To do:
1. From the passage on youth voter turnout, extract the stretch from "More important, if" through "at polling places.".
2. Answer these questions using the passage on youth voter turnout:
(a) At what university was TurboVote developed?
(b) How many registered users did the Graham Center's effort produce at the University of Florida?
(c) By how many votes did a recount decide the presidency in 2000?

Extracted text:

Over the last decade, America’s youngest voters have been characterized as disaffected, disconnected and unreliable when it comes to casting a ballot.
But the presidential election has turned that notion on its head. Youth turnout — which was larger than the historic year of 2008, when it was dismissed as an aberrant phenomenon — has cemented the “millennial” vote as one of the key demographics that candidates can no longer ignore.
The groundswell didn’t just happen. It was the result of concerted efforts by civic activists across Florida and other states who worked to get out the vote among a generation that is too often written off as apathetic. At the University of Florida, the Bob Graham Center for Public Service spearheaded a registration effort using TurboVote, an interactive platform developed at Harvard University that allows students to register online, update their voting information or request an absentee ballot with ease.
The Graham Center’s effort resulted in 3,428 registered users at the university. It was one of 10 institutions, including Florida International, Miami Dade College and the University of Miami, using TurboVote in the state. Collectively these institutions registered 11,090 TurboVote users. Those numbers make a huge difference in a state where a recount decided the presidency in 2000 by 537 votes.
More important, if the pattern holds, that means that 20-somethings’ views on everything from war and peace to student loans and same-sex marriage will matter every bit as much as senior attitudes on Medicare and Social Security. A 2011 Civic Health Index co-authored by the Bob Graham Center noted that candidates traditionally skirt youth voters and their issues because of their underrepresentation at polling places.

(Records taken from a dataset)

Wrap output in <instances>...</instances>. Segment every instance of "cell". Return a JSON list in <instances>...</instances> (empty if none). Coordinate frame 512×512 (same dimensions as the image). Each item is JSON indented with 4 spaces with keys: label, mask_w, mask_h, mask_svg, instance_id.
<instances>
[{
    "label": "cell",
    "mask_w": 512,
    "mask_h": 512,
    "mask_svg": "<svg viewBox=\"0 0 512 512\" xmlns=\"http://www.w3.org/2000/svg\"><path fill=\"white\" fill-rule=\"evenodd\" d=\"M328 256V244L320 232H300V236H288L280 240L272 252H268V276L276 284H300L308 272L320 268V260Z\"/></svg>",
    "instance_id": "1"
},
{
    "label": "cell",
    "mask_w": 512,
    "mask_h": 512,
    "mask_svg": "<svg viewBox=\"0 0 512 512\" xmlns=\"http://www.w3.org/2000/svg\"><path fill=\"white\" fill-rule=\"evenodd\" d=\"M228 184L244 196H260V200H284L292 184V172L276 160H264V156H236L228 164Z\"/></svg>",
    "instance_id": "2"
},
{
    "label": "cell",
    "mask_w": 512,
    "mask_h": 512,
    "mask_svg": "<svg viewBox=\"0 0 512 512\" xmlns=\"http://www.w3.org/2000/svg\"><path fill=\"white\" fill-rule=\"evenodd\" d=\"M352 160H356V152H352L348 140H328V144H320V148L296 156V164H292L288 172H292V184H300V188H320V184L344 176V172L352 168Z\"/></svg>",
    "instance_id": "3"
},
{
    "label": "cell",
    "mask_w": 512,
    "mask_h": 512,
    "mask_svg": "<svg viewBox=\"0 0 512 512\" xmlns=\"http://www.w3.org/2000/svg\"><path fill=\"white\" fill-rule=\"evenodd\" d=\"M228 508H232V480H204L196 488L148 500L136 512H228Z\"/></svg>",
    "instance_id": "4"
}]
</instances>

Solutions for each task:
1.
More important, if the pattern holds, that means that 20-somethings’ views on everything from war and peace to student loans and same-sex marriage will matter every bit as much as senior attitudes on Medicare and Social Security. A 2011 Civic Health Index co-authored by the Bob Graham Center noted that candidates traditionally skirt youth voters and their issues because of their underrepresentation at polling places.

2.
(a) Harvard University
(b) 3,428
(c) 537